April 26, 2019

Climb Every Mountain… With Your Clients

I leaned forward, my sweating palms against the cool rock-face.

My wife, Wendy, sat on a boulder, leaning backwards; her mouth wide open, clutching the air.
Her sister, Linda, simply slumped on one of the steps, hewn out of the rock, her head in her hands.

The noise of our wheezing and coughing and gasping formed the most hilarious three-part harmony.
Except that none of the people trying to clamber around and over us seemed to think it worth listening to.

We should have been eating our lunch by now.
We should have started 30 minutes ago: stretched out on that artificial (don’t ask) grass and those benches hundreds of feet below and behind us.

But we weren’t.
We were clambering along the man-chiselled pathway, leaning precariously on the side of a jutting edifice in the midst of Australia’s famous Blue Mountains.
Think The Grand Canyon. Cover it with rain-forest.

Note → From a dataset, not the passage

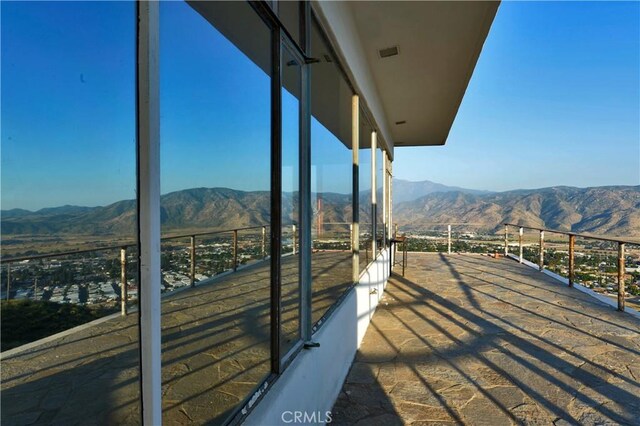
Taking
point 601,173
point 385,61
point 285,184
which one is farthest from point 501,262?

Stretch it for 96 kilometres.
Then you have an idea of what i’m talking about.

Two of our brutally-fit daughters (with equally fit companions and friends) had decided that lunch would best be eaten “with an amazing view”. And had dashed off with all the food….
leaving the three of us elderly folk lumbering slowly, somewhat bemused, in their wake.

Consider the fearful weight of our combined ages…
Add – between my wife and her sister – diabetes… arthritis… high-blood pressure… ripped knee ligaments… 2 heart operations…
Oh, and vertigo.

And you’ll understand why we were grumbling and not-so-silently cursing during our third pit-stop.

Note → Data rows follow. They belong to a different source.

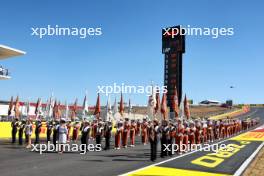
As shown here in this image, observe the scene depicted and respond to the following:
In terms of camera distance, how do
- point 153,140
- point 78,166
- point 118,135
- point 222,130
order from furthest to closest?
point 222,130, point 118,135, point 153,140, point 78,166

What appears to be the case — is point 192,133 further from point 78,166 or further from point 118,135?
point 78,166

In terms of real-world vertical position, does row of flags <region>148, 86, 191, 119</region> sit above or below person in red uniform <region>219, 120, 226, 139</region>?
above

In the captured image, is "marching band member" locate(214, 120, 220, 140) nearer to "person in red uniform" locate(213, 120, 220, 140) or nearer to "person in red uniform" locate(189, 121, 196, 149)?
"person in red uniform" locate(213, 120, 220, 140)

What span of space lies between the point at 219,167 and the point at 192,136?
23.0 feet

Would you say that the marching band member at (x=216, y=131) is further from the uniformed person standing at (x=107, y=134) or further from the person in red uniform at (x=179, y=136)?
the person in red uniform at (x=179, y=136)

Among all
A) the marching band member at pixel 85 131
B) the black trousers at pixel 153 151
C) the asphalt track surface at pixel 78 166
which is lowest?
the asphalt track surface at pixel 78 166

I’m sure the view from where we were slumped was stunning.
But we couldn’t give a hoot right then.
We didn’t have the energy to do much more than breathe in and out.

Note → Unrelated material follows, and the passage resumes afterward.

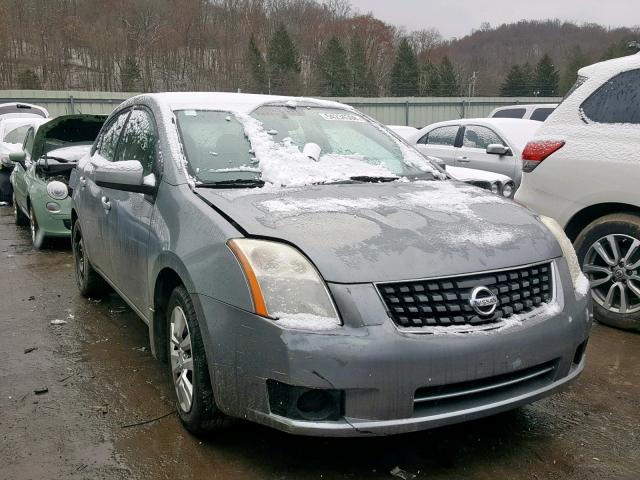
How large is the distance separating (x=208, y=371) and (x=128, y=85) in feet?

The only vision that was dancing before my eyes was the fashionably ‘distressed’ sign hanging in the very spacious hallway of our beloved friends mansion home (I’m not sure that “house” quite covers it).

It reads “Grandchildren Are God’s Reward for Not Strangling Our Children”

The thought of strangulation seemed quite delightful in that moment.
And I’m sure my face wore a somewhat manic grin.

Well, we did make it to the top-of-whichever-mountain we were clambering.
And the view took away whatever was left of our breath.
And it was pointless trying to capture with a camera the scale and majesty of what we beheld .
And we did enjoy our picnic lunch.

Oh, and we saw how magnificent our life really is.
How blessed we are.
And how sweet it is to see our journey from a more sweeping perspective.

We work hard at teaching our clients (our “Soul Millionaire Tribe Members”) how to take their own clients on a Journey of New Perspective.
Using coaching skills, they become adept at helping their clients see life’s possibilities through new eyes.

In fact Austyn, a successful Financial Planner, has coined a phrase for this experience he provides.
He calls it “Himalaya Moments”.

He takes clients intellectually and emotionally deeper and higher than they have ever been before.
What he accomplishes makes a nonsense of merely asking them about their Goals and Objectives.

And clients love him for it.

So, here’s the question…

How skilled are you and your team at helping clients see possibilities in their lives that they’d never even considered?

Because, when you know how to do that….
Your relationship changes profoundly.

And they regard you – and pay you – in a way that leaves your peers wondering “How On Earth Do You Do That?”

In fact, the outcomes for clients and your business are so transformative and different…
it leaves them gasping and breathless.

(PS. Our youngest daughter proclaimed afterwards “What amazing memories we’ve created for our family on this holiday!”. Fortunately, we’re still alive to tell the tale.)